Comment repenser la mobilité après le Covid-19 ? Entretien avec le Mobility Advisor de BECI

avril 8, 2020

Pour comprendre l’impact du confinement et du Covid-19 sur la mobilité en Belgique, et plus spécifiquement à Bruxelles, nous nous sommes entretenus avec Ischa Lambrechts, Mobility Advisor du BECI (Chambre de commerce et d'industrie à Bruxelles).

Florence :

On remarque aujourd'hui que les voitures ne circulent que très peu. La mobilité est fluide, vélos et piétons sont plus nombreux. Quelles conclusions peut-on tirer de cette situation?

Ischa Lambrechts :

Il y a évidemment un impact positif sur la mobilité mais pour de mauvaises raisons. On ne peut pas s’en réjouir et se dire “Grâce à la crise on une meilleure mobilité”. C’est un faux raisonnement. Cependant il y a une opportunité que l’on peut constater, aujourd’hui, 90% des entreprises bruxelloises sont forcées de travailler à distance. Elles s’adaptent et repensent l'organisation du travail notamment avec des vidéoconférences. 

Il faut aussi prendre en compte les menaces engendrées par cette situation. Regardons, par exemple, le secteur de la mobilité partagée: le risque se pose à deux niveaux. La plupart des acteurs de la mobilité partagée sont des start-up, c’est donc une période difficile et compliquée pour eux car les citoyens ne se déplacent plus. Mais en dehors du problème qui touche leur chiffre d’affaires, la menace à long terme est que les habitudes de comportement des usagers tendent à changer.
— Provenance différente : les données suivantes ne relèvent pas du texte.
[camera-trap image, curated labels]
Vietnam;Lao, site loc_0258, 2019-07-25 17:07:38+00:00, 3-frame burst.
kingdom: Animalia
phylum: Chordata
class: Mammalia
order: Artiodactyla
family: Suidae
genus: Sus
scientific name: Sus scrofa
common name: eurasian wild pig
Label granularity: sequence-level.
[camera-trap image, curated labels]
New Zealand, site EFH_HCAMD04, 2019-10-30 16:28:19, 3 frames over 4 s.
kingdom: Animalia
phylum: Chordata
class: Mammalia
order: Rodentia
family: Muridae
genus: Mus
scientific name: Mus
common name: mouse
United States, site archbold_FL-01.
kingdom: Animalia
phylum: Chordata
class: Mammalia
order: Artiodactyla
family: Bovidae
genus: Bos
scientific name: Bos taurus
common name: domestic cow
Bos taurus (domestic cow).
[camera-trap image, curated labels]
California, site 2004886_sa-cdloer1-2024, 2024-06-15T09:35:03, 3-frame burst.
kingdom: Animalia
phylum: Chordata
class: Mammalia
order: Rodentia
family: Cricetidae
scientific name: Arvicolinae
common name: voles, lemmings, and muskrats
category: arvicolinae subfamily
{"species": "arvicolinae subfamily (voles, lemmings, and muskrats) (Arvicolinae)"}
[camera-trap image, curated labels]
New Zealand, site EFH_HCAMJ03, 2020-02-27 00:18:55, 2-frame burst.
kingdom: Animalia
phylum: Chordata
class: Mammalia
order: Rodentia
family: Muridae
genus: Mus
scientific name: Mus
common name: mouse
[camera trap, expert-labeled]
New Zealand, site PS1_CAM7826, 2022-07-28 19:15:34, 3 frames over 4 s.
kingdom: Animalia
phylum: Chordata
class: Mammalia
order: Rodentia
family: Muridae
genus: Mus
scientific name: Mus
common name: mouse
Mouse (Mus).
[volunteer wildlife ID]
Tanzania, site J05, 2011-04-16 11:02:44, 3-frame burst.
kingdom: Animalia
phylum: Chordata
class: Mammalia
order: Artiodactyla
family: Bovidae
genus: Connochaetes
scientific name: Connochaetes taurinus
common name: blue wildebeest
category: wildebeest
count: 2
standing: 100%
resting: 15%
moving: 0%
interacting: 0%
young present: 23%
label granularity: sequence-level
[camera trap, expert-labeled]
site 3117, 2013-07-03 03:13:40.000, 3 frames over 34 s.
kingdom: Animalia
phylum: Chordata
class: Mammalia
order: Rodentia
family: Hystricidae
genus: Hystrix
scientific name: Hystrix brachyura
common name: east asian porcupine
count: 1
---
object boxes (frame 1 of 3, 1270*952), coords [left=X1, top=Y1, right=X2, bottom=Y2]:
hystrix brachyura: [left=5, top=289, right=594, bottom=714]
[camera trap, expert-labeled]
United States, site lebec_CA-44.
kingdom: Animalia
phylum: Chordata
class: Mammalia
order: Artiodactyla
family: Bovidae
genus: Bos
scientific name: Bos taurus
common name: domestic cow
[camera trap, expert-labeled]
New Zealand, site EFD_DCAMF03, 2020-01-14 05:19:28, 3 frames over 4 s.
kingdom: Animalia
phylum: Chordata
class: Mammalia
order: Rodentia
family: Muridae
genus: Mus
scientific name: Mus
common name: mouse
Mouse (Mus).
Ceux qui doivent encore se déplacer n’utilisent, aujourd'hui, plus les voitures partagées pour des raisons d’hygiène. On peut donc se demander si ils le referont à la sortie du confinement? Probablement, mais cela prendra du temps. 

Florence :

Quel impact cette mobilité va-t-elle avoir sur les entreprises? 

Ischa Lambrechts :

Si les embouteillages augmentent, cela va affecter l’économie au niveau du PIB mais cela aura également un impact sur les entreprises. On sait aujourd’hui qu’une voiture bloquée dans les embouteillages coûte aux entreprises environ 10€ par heure tandis qu’un poids lourd peut coûter jusqu'à 80€. L’impact réel est difficile à chiffrer car on n’a jamais vécu de telle situation. On peut par contre se baser sur l’exemple des attentats de 2016, après lesquels on a pu observer qu’il a fallu un à deux ans avant que la fréquentation des transports en commun ne revienne à la normale. On peut donc imaginer qu’on devra faire face à une situation similaire. Les usagers auront tendance à utiliser leurs voitures personnelles ce qui va avoir un impact sur l’encombrement des routes. 

Un autre impact direct pour les entreprises est que les employés seront bloqués dans ces embouteillages ce qui engendrera des pertes de temps, des retards, du stress et des frustrations. 

Florence :

Comment les habitudes des usagers vont-elles changer à la sortie du confinement? 

Ischa Lambrechts :

En ce qui concerne les distances courtes (de moins de 5km) l’utilisation des vélos partagés va peut-être augmenter car les usagers ont pris l’habitude et le plaisir de les utiliser. Le grand défi se trouvera plutôt au niveau des navetteurs habitant dans les autres régions. Environ 50% des travailleurs bruxellois habitent en Flandre ou en Wallonie. C'est pour ces personnes qu’il va falloir trouver des solutions, comme par exemple soutenir le télétravail, maintenant que nous avons pris l’habitude et que les infrastructures ont été mises en place. 

Florence :

Comment les entreprises doivent-elles organiser la mobilité une fois que nous pourrons retourner à une situation normalisée? 

Ischa Lambrechts :

Je dirais qu’il faut le plus vite possible reprendre nos habitudes tout en respectant évidemment les gestes barrières et les consignes d’hygiène. C‘est comme après un accident de voiture, il faut reprendre le volant le plus vite possible car psychologiquement c’est plus difficile si on attend. 

Mon deuxième conseil s’adresse plutôt aux entreprises. Il ne faut pas oublier les leçons et les opportunités qu’on a apprises. Si on a eu la capacité et la possibilité de faire du télétravail aujourd’hui on pourra encore l’appliquer demain. Cela pourrait permettre aux employés de ne pas se déplacer pendant les heures de pointe et ainsi éviter stress, frustration et perte de temps inutiles. Il faut se rendre compte que le télétravail est une vraie solution à la problématique de la mobilité des employés et de leur bien-être de manière plus générale.